== DATASET CONTENT
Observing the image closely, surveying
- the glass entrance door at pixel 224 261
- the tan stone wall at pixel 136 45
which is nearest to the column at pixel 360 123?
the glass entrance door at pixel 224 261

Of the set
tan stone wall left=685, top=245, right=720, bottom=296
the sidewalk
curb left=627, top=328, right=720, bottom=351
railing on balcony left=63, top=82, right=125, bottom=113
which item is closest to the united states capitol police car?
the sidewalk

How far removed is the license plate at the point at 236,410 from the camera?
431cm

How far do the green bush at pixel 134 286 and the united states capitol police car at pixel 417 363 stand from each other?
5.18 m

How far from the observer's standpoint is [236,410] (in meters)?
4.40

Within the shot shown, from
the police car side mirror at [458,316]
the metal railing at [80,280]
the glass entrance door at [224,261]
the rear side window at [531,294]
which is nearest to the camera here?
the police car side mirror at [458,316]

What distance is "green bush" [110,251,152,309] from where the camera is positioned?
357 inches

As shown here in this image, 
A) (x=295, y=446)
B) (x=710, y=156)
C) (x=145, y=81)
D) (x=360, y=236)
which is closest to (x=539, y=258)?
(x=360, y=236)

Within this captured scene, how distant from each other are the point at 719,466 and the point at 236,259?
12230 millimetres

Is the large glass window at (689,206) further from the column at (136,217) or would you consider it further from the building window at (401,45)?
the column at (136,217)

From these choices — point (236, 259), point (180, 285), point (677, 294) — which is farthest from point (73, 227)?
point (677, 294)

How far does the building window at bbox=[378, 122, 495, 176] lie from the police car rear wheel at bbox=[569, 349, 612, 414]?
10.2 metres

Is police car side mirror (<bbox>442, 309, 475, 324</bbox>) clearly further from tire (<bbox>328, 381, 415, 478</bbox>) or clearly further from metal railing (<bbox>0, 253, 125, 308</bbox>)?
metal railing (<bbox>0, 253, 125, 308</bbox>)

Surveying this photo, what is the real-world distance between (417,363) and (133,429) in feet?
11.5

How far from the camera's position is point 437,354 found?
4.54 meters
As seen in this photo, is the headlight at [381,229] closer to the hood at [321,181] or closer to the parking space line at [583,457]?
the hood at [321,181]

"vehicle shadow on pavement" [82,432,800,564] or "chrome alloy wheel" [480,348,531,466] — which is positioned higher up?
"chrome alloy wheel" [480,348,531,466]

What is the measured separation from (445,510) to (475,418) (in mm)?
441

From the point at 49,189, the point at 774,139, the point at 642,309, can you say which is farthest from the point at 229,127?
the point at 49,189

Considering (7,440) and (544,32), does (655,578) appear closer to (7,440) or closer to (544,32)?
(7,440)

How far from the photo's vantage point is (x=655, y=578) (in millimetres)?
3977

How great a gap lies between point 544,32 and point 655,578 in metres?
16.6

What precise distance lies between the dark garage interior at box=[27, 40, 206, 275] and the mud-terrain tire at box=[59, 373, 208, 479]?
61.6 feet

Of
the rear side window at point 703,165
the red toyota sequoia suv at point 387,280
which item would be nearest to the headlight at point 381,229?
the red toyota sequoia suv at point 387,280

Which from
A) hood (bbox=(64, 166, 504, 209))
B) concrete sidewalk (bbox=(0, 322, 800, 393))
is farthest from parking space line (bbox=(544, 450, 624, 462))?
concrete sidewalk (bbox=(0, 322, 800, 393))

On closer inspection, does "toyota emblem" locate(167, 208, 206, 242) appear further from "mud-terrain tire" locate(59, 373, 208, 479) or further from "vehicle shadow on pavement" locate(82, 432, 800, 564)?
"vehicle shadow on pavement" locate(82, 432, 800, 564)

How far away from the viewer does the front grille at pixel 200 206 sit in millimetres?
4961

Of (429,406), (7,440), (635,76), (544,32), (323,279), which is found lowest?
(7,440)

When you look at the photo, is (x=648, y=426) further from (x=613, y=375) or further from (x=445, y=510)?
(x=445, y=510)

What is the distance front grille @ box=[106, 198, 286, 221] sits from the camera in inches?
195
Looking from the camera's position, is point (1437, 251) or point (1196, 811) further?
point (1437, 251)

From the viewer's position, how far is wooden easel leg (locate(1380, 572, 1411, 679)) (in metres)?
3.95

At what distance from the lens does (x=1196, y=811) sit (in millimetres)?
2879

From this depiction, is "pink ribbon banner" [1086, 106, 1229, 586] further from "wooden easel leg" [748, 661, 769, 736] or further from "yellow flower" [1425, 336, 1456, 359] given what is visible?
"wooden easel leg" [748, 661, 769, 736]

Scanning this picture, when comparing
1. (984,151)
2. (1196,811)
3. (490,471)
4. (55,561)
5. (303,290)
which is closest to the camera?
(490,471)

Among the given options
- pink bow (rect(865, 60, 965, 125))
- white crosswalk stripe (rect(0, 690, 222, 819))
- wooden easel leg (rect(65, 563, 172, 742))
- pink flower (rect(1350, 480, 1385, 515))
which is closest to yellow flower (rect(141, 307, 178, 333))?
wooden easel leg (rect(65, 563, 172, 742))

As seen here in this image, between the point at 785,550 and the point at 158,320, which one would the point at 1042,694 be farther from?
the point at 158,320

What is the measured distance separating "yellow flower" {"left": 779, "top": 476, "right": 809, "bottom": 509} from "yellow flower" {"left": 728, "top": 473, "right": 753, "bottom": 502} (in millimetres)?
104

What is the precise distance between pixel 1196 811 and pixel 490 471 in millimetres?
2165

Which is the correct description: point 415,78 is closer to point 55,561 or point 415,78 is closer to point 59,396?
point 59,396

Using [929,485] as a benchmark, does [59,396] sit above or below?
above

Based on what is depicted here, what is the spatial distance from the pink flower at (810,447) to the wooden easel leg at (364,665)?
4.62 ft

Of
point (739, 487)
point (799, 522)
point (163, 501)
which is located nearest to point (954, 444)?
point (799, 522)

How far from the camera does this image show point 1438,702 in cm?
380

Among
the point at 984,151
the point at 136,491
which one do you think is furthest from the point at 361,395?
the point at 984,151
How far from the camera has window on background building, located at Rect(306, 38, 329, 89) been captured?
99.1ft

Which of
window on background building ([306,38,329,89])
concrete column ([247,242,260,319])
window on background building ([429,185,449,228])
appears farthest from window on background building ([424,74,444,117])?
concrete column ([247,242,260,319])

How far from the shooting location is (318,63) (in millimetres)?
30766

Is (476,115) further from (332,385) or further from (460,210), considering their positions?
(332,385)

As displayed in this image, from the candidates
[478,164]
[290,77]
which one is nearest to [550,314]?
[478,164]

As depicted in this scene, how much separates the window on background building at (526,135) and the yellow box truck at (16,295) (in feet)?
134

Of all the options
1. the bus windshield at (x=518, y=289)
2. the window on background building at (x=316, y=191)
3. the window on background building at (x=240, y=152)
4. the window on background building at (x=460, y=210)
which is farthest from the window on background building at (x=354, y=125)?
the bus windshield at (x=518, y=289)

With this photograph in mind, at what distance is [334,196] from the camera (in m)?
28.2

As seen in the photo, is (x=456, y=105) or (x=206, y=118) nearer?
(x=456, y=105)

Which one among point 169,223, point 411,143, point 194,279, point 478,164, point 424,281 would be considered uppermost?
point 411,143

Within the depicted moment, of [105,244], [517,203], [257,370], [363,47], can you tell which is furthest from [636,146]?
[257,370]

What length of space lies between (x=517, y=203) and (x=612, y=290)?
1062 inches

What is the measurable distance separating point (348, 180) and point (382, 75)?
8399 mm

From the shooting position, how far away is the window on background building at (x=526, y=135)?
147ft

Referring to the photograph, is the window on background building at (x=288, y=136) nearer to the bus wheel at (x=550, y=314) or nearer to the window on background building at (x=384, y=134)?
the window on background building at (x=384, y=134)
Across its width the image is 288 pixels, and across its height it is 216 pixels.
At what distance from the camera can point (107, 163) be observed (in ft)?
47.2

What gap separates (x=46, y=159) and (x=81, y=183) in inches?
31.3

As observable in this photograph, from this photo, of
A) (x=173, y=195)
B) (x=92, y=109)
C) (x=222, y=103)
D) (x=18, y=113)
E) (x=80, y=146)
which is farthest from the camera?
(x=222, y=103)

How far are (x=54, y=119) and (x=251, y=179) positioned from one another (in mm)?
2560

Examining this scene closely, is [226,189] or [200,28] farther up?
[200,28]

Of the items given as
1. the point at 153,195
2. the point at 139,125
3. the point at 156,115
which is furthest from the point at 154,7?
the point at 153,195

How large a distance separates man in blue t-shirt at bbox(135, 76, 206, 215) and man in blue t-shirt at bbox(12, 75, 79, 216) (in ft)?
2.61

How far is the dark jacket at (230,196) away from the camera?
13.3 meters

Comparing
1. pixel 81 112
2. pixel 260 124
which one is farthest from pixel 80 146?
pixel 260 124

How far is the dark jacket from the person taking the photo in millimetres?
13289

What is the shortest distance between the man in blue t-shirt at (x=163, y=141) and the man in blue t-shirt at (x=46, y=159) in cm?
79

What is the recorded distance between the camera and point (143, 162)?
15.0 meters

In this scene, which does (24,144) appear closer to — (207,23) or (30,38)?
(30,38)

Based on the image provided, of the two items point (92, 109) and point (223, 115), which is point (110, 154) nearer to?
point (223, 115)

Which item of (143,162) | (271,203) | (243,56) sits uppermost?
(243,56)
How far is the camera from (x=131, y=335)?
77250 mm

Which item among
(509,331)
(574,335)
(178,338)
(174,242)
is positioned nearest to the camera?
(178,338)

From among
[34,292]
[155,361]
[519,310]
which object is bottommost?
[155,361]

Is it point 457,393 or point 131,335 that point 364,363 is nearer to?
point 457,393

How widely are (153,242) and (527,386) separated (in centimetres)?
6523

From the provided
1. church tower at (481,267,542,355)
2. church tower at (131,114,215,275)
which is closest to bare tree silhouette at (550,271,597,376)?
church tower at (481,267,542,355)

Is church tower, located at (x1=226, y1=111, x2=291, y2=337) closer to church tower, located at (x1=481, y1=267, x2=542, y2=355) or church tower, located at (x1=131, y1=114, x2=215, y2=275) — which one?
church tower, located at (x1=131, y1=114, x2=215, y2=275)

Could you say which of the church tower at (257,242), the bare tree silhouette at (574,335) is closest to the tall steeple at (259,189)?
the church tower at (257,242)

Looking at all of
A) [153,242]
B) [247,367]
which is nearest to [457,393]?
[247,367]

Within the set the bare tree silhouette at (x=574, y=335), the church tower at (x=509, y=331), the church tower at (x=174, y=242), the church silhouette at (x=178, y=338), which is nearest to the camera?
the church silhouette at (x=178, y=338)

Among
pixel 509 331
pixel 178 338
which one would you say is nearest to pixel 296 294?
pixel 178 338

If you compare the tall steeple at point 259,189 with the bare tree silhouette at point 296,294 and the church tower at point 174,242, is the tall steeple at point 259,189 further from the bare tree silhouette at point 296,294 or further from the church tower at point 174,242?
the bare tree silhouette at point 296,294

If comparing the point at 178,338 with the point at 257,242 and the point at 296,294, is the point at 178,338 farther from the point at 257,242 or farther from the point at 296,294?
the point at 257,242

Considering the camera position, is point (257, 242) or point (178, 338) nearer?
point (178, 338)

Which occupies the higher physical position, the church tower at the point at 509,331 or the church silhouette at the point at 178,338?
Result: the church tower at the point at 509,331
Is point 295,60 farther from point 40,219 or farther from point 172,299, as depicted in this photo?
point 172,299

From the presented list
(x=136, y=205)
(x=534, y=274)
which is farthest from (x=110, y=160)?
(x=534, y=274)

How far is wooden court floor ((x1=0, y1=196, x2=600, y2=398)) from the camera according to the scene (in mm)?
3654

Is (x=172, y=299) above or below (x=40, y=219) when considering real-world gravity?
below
====
## [TASK STATEMENT]
In the records above, find the line containing "Considering the camera"; please retype it and every line after it through the last line, exactly and with nothing else.

## [TASK SOLUTION]
Considering the camera position, is point (257, 242) or point (178, 338) nearer?
point (178, 338)

Which occupies the higher physical position, the church tower at the point at 509,331 or the church silhouette at the point at 178,338?
Result: the church tower at the point at 509,331
Is point 295,60 farther from point 40,219 or farther from point 172,299, as depicted in this photo?
point 172,299

From the presented list
(x=136, y=205)
(x=534, y=274)
which is farthest from (x=110, y=160)?
(x=534, y=274)

How far is wooden court floor ((x1=0, y1=196, x2=600, y2=398)) from the camera according to the scene (in mm)?
3654

Is (x=172, y=299) above or below (x=40, y=219) when considering real-world gravity?
below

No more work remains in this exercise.